De acordo com o inciso V, do artigo 5º, da LGPD, DPO, Data Protection Officer, ou Encarregado, é a pessoa indicada pelo controlador para atuar como canal de comunicação entre o controlador, os titulares de dados e a Autoridade Nacional de Proteção de Dados (ANPD).

Trata-se de profissional que atua com independência e de maneira técnica, sendo responsável pela fiscalização do cumprimento da lei dentro da empresa.

Sua função é obrigatória para todas as empresas que coletem, armazenem ou processem dados, independentemente do porte e da área de atuação e as suas atividades são aquelas previstas no parágrafo 2º, do artigo 41, da LGPD.

O DPO pode ser um funcionário da empresa, mas desde que haja compatibilidade de tarefas.

É possível, também, que o DPO seja terceirizado, com amparo em Contrato de Prestação de Serviço com um indivíduo ou uma companhia externa ao agente de tratamento (DPO as a Service / DPO como um serviço).

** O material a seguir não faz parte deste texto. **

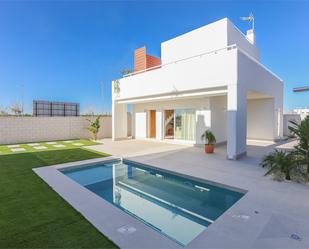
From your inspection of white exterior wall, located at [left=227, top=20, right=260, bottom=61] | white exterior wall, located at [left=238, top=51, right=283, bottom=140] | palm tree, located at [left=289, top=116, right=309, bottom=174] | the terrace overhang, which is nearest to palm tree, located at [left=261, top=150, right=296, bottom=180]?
palm tree, located at [left=289, top=116, right=309, bottom=174]

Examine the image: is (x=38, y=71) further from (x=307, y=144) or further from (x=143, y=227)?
(x=307, y=144)

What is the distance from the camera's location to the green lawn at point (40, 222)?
111 inches

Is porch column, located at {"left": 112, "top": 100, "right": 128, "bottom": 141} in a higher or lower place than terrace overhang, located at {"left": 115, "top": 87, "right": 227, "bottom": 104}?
lower

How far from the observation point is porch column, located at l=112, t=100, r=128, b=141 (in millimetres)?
16891

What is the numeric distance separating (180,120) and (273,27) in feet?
37.3

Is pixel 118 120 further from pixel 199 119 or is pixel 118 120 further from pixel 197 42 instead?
pixel 197 42

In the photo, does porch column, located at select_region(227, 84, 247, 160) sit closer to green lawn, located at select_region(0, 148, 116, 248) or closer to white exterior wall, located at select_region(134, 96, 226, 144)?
white exterior wall, located at select_region(134, 96, 226, 144)

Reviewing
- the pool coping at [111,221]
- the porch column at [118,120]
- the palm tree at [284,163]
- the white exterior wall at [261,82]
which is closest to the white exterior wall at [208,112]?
the white exterior wall at [261,82]

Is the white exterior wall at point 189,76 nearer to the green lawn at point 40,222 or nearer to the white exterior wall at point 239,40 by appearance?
the white exterior wall at point 239,40

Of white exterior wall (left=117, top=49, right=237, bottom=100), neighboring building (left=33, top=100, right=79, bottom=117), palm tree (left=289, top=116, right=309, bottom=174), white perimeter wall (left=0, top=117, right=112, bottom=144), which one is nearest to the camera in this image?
palm tree (left=289, top=116, right=309, bottom=174)

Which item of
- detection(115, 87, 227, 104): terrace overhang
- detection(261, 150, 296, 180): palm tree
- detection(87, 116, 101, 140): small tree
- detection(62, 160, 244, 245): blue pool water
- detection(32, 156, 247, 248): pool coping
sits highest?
detection(115, 87, 227, 104): terrace overhang

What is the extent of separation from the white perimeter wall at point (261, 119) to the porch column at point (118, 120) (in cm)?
1203

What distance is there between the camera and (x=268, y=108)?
15633 mm

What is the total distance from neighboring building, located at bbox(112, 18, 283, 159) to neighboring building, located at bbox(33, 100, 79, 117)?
69.0 feet
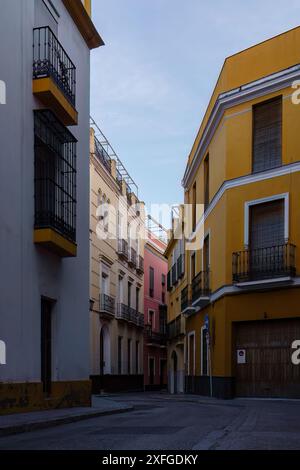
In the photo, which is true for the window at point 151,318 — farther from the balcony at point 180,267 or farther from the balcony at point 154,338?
the balcony at point 180,267

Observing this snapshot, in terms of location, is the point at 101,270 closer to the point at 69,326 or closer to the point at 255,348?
the point at 255,348

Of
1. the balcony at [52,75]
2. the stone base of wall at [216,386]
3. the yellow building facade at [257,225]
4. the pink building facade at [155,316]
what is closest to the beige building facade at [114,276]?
the pink building facade at [155,316]

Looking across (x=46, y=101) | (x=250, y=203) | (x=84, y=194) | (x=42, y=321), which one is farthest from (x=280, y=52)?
(x=42, y=321)

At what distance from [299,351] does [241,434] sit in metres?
10.3

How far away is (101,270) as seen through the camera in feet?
106

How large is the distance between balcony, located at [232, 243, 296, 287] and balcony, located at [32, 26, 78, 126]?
7487 mm

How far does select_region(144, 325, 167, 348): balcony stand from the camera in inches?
1784

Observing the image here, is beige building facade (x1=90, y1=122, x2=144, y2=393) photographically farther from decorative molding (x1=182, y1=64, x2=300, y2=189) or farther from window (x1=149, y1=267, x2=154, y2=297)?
decorative molding (x1=182, y1=64, x2=300, y2=189)

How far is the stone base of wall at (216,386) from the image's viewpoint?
819 inches

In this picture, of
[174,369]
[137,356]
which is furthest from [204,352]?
[137,356]

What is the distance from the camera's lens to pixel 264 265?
788 inches
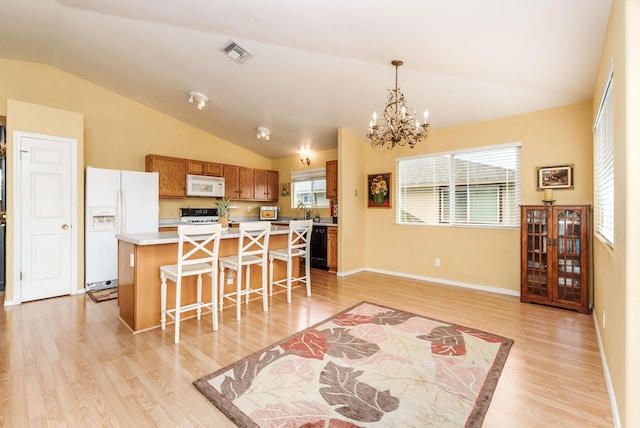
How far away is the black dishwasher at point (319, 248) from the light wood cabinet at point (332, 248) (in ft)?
0.45

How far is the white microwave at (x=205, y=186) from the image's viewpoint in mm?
5594

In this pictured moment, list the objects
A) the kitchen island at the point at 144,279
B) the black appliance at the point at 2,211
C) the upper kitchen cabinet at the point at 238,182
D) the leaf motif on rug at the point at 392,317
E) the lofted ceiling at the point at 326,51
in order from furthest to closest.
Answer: the upper kitchen cabinet at the point at 238,182 < the black appliance at the point at 2,211 < the leaf motif on rug at the point at 392,317 < the kitchen island at the point at 144,279 < the lofted ceiling at the point at 326,51

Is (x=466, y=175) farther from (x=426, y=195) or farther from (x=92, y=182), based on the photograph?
(x=92, y=182)

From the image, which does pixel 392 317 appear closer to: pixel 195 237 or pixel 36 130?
pixel 195 237

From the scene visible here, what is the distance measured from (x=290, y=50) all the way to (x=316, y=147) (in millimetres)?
3093

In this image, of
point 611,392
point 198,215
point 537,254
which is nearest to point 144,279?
point 198,215

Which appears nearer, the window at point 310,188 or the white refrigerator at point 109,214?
the white refrigerator at point 109,214

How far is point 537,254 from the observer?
12.0 ft

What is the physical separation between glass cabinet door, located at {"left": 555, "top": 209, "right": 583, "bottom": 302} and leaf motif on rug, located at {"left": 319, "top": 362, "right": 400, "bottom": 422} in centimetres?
292

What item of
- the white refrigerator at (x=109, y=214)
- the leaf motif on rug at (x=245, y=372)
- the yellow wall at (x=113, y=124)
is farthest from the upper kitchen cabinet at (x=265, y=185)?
the leaf motif on rug at (x=245, y=372)

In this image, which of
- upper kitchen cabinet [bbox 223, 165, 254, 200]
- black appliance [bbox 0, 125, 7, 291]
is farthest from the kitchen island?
upper kitchen cabinet [bbox 223, 165, 254, 200]

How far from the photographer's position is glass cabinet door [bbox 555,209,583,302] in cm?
339

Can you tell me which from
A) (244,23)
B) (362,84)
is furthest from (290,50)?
(362,84)

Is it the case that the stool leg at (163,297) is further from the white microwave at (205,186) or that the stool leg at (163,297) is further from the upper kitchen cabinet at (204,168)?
the upper kitchen cabinet at (204,168)
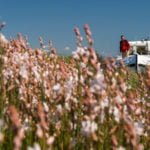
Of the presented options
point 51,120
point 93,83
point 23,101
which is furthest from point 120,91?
point 23,101

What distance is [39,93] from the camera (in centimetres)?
476

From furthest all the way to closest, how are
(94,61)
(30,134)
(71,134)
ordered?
(71,134), (30,134), (94,61)

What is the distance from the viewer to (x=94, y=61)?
2852mm

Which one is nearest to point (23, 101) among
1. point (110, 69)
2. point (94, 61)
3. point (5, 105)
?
point (5, 105)

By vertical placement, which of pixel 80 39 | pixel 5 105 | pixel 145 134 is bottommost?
pixel 145 134

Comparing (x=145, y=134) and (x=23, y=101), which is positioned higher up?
(x=23, y=101)

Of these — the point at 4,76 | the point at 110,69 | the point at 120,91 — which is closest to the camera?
the point at 120,91

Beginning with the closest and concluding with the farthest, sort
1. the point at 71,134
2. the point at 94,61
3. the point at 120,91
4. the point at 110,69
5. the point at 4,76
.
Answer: the point at 94,61
the point at 120,91
the point at 110,69
the point at 71,134
the point at 4,76

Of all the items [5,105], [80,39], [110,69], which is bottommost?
[5,105]

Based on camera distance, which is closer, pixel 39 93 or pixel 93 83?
pixel 93 83

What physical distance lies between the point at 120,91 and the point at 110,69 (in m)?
0.26

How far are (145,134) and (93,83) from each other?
164 centimetres

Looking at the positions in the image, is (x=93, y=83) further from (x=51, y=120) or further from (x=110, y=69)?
(x=51, y=120)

Considero oportuna e recomendável a terceirização do DPO, pois, sua contratação se dá exclusivamente para o exercício do mister, cumprindo todos requisitos aplicáveis à função, e, em tese, o terceiro age com imparcialidade, afastando, assim, eventual conflito de interesses.

Há quem compare a dosimetria da pena a um medicamento. A dose correta é a diferença entre o remédio e o veneno.

A partir da finalização dos estudos e definições da dosimetria de punições a vazamentos de dados, a expectativa é que a ANPD faça uso de mais uma ferramenta para punir crimes e irregularidades envolvendo o mau uso de informações pessoais.

Casos como os citados podem servir como exemplo para que outras empresas tenham mais cuidado e responsabilidade sobre as informações manipuladas em seus bancos de dados. Isso deve incentivar um aumento nos investimentos em cibersegurança e governança digital.